Real Israeli felafel is on my list of things to eat in its native land. Maybe next year! :lips:


----------



## kerryclan (Mar 13, 2005)

I've never had cilantro in falafel sauce. Flat leaf parsley, yes. Try putting some pickeled red cabbage on it (or saurkraut). :lips: I only use tahina mixed with garlic and lemon juice, plus some water to loosen, but the white cucumber/yogurt sauce is good to.

Also, if you make the falafel with fava beans instead of chick peas it comes out better and is more authentic.


----------



## keeperofthegood (Oct 5, 2001)

Hey oh

Cilantro no, corriander yes. Fava beans yes, and yellow peas yes, chick peas at least 50% a must. In the sauce mint can be used. Or you can serve the patties with taboli, a salad of parsly and tomatoe.
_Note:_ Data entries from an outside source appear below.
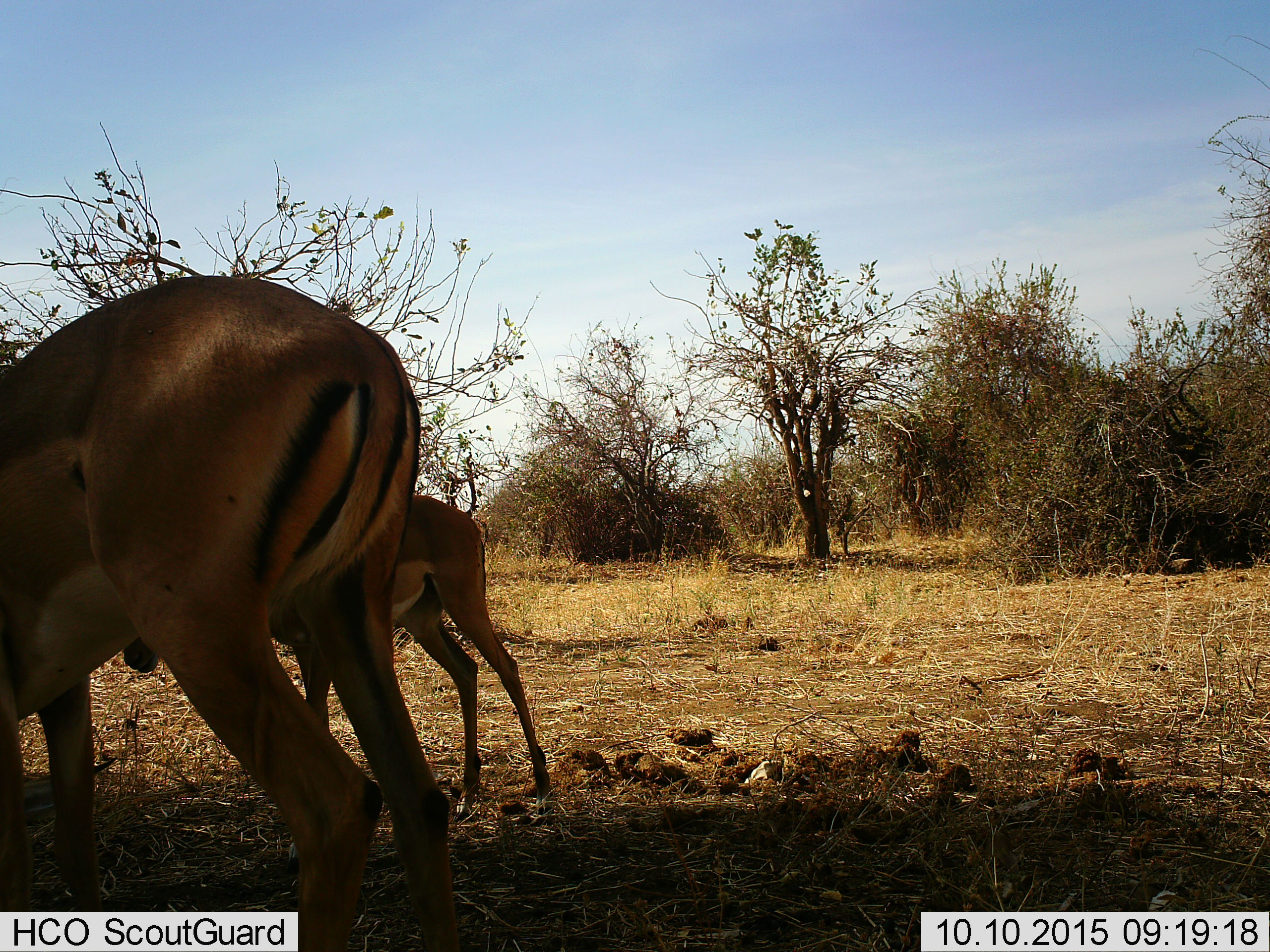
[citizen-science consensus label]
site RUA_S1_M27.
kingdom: Animalia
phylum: Chordata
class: Mammalia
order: Artiodactyla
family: Bovidae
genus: Aepyceros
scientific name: Aepyceros melampus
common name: impala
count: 2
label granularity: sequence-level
Hmmm, falafel is an interesting bean dish. I make it half a dozzen times a month. There are a lot of things that can be done to and with it. I also don't just serve it as a main item, but as a side item on plate. There are also variations as you leave the middle east and head towards India (changes in spice, changes in the main bean, but the processe is the same).

http://www.icarda.org/Publications/Cook/12/12.html

As to sauce, well, anything really goes. There is a natural foods store up the road that makes a very nice garlic tzatziki that is fab on falafel. Even here, with a simple and traditional sauce, there is a great deal of variations.

http://www-2.cs.cmu.edu/~mjw/recipes...ziki-coll.html


----------



## chef_isa (Jan 11, 2005)

Thanks you all for the recomendations, I will test everything.
Isa


----------



## jemsam (Jun 19, 2005)

Chef Isa
the real falafel sauce is the lebanese one, 
its called something like taratoor
it contains garlic crushed along with salt ( finely crushed, and beaten) then u add the tahini paste, and mix well with a bit of lemon juice, top with chopped parsley, that's the original one
i cann asurre you


----------



## harpua (May 4, 2005)

This is the one I know as well. Very tasty...

Also, you could make tzaziki, but I've never made that for falafel. It goes with other greek food like souvlaki.


----------



## chef_isa (Jan 11, 2005)

Thanks a lot, sound very good.


----------